Police in Catalonia have claimed to have smashed a ring of scammers who allegedly forged works by street artist Banksy and sold them across Europe and the US for up to €1,500 (£1,280) apiece.

Officers arrested two people in the north-eastern Spanish city of Zaragoza where the fakes were allegedly made and two others suspected of having put the works on sale, Catalonia’s regional police force said in a statement.

Police suspect the ring sold at least 25 works made with spray paint on cardboard, in specialised shops, Barcelona auction houses and online to customers in Germany, Scotland, Switzerland, Spain and the US.

While the two people who made the copies of Banksy’s work mostly sold them at “reasonable prices no higher than 80 euros”, the two individuals with “knowledge of the art world” found ways to fetch much higher prices by passing them off as real. Together, the group’s swindle is believed to have gained more than €10,000, with some of their victims paying €1,500 for individual works.

The ring forged certificates claiming the works had been created by Banksy as part of his Dismaland project, a temporary exhibition that resembled a depressing theme park set up in 2015 in Weston-super-Mare, an English seaside town near Banksy’s home city of Bristol.

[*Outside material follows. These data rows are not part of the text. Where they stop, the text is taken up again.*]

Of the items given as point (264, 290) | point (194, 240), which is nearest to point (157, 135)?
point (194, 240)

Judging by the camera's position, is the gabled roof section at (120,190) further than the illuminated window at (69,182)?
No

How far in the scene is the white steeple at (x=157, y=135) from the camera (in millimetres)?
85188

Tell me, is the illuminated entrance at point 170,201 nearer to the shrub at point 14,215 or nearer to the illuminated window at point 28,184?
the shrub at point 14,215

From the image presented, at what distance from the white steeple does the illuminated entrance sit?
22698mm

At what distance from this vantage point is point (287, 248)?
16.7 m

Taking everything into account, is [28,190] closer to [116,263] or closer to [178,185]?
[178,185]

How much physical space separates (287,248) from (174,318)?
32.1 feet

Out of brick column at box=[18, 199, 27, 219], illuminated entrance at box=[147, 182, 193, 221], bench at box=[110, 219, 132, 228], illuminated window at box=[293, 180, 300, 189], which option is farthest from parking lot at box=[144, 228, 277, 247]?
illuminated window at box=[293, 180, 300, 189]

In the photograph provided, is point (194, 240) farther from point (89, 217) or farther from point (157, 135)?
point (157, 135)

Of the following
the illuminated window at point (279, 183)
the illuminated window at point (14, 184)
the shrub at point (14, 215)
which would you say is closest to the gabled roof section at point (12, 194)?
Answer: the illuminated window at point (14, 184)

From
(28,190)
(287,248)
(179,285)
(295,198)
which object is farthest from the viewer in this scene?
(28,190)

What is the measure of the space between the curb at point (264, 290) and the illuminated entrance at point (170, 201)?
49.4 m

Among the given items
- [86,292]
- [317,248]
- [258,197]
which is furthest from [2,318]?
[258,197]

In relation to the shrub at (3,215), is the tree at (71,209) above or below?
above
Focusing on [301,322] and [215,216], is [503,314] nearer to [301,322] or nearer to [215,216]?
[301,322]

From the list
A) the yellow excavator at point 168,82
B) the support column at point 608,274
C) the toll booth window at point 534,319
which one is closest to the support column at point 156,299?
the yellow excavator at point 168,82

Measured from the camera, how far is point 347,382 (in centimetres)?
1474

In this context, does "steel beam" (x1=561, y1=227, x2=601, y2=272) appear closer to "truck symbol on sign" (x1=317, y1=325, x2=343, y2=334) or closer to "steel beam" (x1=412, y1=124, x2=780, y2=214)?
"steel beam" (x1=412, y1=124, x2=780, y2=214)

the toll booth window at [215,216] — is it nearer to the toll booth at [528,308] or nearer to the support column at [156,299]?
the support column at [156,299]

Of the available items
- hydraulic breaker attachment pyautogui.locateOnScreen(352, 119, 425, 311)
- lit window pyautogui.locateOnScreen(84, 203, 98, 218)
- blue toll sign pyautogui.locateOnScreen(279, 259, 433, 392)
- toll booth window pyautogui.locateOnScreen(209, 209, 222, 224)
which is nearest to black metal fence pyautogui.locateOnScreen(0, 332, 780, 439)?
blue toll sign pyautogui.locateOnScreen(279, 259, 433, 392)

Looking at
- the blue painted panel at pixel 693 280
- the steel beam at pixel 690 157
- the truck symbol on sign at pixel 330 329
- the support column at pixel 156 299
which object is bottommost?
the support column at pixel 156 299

The exhibition, tagged as “the UK’s most disappointing new visitor attraction”, featured a decrepit fairytale castle in a moat of murky water and model boats on a pool full of refugees. The works sold by the scammers were accompanied by photocopied receipts for Dismaland tickets, designed to create an impression of authenticity.

Banksy, whose identity has never been revealed, has over the last 20 years risen from being a graffiti sprayer in Bristol to being one of the world’s most coveted living artists. Originally famous for his spray-paint murals in unexpected public places, his movable artworks generated a combined total of $184.7m (£144m) at auctions between 2004 and 2020.

His most expensive piece of work, Love is in the Bin, a half-shredded canvas of one of his previous creations, sold for £18.6m at auction in 2021.

In response to the growing circulation of fake Banksy artworks, the artist in 2009 set up a company, called Pest Control, to authenticate works bearing his name. Police in Catalonia said it worked with Pest Control to establish that the artworks and their certificates sold by the Zaragoza ring were fake.

Police said they started investigating in July last year after several similar Banksy works appeared on the market around the same time. In December, they uncovered the workshop in Zaragoza in December where two “young followers of Banksy’s urban art who had economic problems” created the works, the statement said.

The investigation remains open and police have not ruled out further arrests.